About this task: In the data below, find the line containing "Members of the"; reproduce that line and all subsequent lines exactly, and nothing else.

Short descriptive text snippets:
■ ■ ■ ■

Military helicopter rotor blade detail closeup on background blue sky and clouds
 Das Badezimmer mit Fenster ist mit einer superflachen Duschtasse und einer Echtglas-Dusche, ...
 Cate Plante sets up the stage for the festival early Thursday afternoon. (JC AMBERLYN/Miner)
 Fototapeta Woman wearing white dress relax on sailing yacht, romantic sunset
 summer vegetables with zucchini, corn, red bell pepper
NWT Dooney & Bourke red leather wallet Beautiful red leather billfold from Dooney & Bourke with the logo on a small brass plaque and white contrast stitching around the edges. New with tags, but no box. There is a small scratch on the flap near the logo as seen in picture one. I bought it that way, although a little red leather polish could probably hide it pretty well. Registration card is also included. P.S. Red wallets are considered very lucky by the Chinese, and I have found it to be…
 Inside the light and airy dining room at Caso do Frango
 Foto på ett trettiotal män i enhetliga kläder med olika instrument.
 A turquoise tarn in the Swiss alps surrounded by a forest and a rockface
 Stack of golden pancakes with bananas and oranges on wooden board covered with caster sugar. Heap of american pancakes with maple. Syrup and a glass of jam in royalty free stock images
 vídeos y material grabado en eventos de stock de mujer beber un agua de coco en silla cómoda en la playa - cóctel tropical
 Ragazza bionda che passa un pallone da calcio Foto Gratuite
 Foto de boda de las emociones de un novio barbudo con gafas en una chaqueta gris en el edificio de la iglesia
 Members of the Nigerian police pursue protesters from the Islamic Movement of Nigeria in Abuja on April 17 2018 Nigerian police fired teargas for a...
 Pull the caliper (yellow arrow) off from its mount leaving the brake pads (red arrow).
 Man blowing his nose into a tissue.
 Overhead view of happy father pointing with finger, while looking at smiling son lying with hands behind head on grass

■ ■ ■ ■

Response to this exercise:
 Members of the Nigerian police pursue protesters from the Islamic Movement of Nigeria in Abuja on April 17 2018 Nigerian police fired teargas for a...
 Pull the caliper (yellow arrow) off from its mount leaving the brake pads (red arrow).
 Man blowing his nose into a tissue.
 Overhead view of happy father pointing with finger, while looking at smiling son lying with hands behind head on grass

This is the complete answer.